Anonymous User wrote:Does international law include cross-border insolvency or m&a? if so, you definitely don't need to be top of the class at yale or harvard to do this (speaking from experience). You probably do need some demonstrated interest in living and working abroad on your resume, though.
Nope. That's domestic law in foreign legal systems.
Also, I tend to agree with worldtraveler on this one. For about a solid stretch of my time on TLS, it would annoy the hell out of me when there was an "international law" thread by somebody with a 3.9/177, a Fulbright, a 27 month stint in the Peace Corps, and a 6 years of experience in microfinance and development work in sub-Saharan Africa. Inevitably, a ton of 1Ls and 0Ls (who themselves wouldn't even have the slightest chance at these jobs) would rush in to the thread and start screaming "zOMFG there's no international law, Anna Ivey says so (see linkz!), stfu and gtfo!!1!"
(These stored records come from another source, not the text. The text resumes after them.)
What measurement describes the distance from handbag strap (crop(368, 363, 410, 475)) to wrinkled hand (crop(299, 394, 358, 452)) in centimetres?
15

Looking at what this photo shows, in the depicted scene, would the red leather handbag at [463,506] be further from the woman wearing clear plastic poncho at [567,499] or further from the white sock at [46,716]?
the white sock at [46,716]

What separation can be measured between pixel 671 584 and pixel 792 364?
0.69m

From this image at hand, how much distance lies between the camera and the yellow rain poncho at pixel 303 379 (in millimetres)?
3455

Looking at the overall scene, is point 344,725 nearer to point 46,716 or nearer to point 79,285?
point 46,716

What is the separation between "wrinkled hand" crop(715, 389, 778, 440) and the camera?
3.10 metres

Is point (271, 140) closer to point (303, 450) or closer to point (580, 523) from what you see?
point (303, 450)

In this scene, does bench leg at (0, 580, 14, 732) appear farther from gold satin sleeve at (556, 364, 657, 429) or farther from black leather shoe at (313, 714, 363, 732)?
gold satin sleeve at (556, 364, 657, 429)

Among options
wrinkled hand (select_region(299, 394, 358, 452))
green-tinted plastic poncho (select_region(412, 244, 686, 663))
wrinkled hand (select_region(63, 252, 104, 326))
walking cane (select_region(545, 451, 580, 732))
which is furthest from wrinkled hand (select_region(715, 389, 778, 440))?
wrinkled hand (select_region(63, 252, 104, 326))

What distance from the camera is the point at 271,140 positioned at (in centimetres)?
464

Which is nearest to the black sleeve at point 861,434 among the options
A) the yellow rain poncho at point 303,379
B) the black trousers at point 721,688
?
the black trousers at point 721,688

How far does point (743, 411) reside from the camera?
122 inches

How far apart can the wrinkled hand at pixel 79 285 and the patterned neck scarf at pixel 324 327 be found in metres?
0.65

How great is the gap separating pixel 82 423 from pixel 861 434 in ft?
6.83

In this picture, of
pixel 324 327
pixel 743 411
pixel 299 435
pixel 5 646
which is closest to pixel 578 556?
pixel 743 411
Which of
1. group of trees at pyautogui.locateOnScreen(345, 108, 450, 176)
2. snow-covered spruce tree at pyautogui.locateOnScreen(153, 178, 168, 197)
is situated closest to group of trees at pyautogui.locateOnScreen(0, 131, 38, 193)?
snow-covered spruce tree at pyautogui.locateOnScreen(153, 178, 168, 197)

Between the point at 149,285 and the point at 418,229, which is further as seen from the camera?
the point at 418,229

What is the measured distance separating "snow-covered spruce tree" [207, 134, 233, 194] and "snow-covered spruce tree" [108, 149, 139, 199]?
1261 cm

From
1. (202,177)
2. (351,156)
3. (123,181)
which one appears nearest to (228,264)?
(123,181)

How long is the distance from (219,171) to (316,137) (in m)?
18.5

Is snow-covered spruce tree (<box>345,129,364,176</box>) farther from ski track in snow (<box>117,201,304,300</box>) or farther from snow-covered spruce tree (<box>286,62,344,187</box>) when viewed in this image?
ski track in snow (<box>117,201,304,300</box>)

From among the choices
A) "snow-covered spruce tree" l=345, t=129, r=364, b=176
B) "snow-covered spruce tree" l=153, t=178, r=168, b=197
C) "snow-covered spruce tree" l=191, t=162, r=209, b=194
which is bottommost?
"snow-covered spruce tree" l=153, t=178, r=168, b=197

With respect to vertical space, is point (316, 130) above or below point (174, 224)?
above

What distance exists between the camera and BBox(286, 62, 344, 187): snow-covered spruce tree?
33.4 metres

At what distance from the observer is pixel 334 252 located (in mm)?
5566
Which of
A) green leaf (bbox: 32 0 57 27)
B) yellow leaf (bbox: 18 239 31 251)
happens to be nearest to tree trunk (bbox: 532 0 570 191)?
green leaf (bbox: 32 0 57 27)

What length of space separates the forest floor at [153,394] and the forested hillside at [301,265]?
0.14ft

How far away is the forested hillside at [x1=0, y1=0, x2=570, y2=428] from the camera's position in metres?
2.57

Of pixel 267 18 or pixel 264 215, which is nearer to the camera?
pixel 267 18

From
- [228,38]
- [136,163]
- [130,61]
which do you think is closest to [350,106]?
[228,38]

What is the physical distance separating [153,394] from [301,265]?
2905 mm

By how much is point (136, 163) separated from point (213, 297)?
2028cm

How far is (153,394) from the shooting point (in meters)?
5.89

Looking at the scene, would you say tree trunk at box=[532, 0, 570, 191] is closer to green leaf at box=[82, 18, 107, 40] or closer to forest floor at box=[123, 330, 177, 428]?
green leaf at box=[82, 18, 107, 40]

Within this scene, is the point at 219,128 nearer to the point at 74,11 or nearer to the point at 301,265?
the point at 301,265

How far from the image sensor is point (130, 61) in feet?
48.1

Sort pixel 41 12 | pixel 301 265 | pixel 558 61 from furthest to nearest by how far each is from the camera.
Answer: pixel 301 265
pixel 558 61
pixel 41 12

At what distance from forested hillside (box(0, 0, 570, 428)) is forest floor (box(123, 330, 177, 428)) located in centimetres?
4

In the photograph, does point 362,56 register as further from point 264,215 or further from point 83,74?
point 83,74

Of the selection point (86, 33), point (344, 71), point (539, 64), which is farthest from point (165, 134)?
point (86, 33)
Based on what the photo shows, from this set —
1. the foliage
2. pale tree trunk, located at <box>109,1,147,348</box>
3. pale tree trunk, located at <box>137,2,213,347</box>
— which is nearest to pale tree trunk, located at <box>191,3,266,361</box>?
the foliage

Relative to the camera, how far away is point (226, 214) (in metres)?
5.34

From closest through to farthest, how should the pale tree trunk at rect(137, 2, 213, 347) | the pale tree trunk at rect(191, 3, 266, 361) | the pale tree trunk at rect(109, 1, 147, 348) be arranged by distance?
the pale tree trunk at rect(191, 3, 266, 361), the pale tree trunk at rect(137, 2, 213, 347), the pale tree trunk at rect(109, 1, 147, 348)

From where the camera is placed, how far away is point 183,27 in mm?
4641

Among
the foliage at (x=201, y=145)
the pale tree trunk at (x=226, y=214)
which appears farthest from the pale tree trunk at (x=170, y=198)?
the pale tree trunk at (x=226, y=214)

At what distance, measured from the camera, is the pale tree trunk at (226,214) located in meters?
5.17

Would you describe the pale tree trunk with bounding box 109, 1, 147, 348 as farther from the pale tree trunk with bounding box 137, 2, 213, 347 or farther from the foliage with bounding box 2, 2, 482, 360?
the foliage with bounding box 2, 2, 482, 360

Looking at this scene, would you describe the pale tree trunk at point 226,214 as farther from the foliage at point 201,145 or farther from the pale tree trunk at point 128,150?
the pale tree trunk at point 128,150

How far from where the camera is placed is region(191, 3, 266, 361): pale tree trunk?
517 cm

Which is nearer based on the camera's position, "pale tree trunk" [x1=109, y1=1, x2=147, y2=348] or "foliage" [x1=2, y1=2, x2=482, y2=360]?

The reality is that jobs in this area do exist, but they exist in very small quantities. Worldtraveler hits the nail on the head - if you haven't effectively broken into the field by building the appropriate resume of experiences prior to attending a top-notch law school, the odds that you will make it based on your big shiny JD at a program that touts it's world-class international curriculum are approximately slim-to-none. But for some people, these jobs are a realistic possibility. For those that have significant experience/degrees and connections in the area and know enough about what they're getting in to to have realistic expectations, the jobs are there. For those that see practicing international law as an opportunity to play a less-militant, more-intellectually driven James Bond while traveling the world and preventing international genocide and human rights atrocities, they're in for a very disappointing dead end to their career.